OSU-03012, a 3-phosphoinositide-dependent kinase-1 (PDK1) inhibitor, destabilizes MYCN and MYC proteins in neuroblastoma cells. However, AKT phosphorylation is barely detectable in neuroblastoma cells under normal culture conditions whether treated with OSU-03012 or not. This observation suggests that PDK1 is not the main target of OSU-03012 to destabilize MYC and MYCN in neuroblastoma cells. In the present study, we explored one of the possible mechanisms by which OSU-03012 destabilizes MYC and MYCN. Since Aurora kinase A is reported to phosphorylate GSK3β, leading to its inactivation, we hypothesized that one of the targets of OSU-03012 is Aurora kinase A. Comparative analysis of OSU-03012 and VX-680, a potent and specific inhibitor of Aurora kinases, showed that both inhibitors destabilized MYC and MYCN and were significantly growth suppressive to neuroblastoma cell lines. In silico molecular docking analysis further showed that the calculated interaction energy between Aurora kinase A and OSU-03012 was -109.901 kcal/mol, which was lower than that (-89.273 kcal/mol) between Aurora kinase A and FXG, an Aurora kinase-specific inhibitor.
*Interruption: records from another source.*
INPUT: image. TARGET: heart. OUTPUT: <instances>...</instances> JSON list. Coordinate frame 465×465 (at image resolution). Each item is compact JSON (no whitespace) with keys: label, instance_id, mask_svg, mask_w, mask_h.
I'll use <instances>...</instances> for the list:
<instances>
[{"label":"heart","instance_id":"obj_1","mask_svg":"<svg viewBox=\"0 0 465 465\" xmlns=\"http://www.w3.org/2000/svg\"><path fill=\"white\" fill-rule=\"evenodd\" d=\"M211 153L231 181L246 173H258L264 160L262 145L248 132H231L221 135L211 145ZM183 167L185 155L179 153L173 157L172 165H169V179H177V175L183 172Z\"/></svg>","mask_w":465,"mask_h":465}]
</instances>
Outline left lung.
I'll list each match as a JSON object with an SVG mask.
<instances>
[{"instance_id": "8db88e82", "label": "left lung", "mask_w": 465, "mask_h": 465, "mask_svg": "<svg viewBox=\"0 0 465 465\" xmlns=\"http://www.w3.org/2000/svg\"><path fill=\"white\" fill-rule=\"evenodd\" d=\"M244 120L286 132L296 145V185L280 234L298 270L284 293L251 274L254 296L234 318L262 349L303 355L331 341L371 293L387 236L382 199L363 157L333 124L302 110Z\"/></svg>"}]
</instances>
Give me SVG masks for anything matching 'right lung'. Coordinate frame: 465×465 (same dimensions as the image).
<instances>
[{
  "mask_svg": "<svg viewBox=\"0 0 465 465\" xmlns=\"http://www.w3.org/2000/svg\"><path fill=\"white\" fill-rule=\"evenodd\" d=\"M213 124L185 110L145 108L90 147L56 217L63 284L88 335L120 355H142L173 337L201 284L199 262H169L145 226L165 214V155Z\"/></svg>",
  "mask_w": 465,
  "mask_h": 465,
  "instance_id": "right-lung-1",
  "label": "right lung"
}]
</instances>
Finally, an in vitro Aurora kinase A inhibition assay using a recombinant Aurora kinase A showed that OSU-03012 significantly inhibited Aurora kinase A, although it was weaker in potency than that of VX-680. Thus, OSU-03012 has a likelihood of binding to and inhibiting Aurora kinase A in vivo. These results suggest that OSU-03012 affects multiple cellular targets, including Aurora kinase A, to exhibit its growth suppressive and MYC and MYCN-destabilizing effects on neuroblastoma and other cancer cells.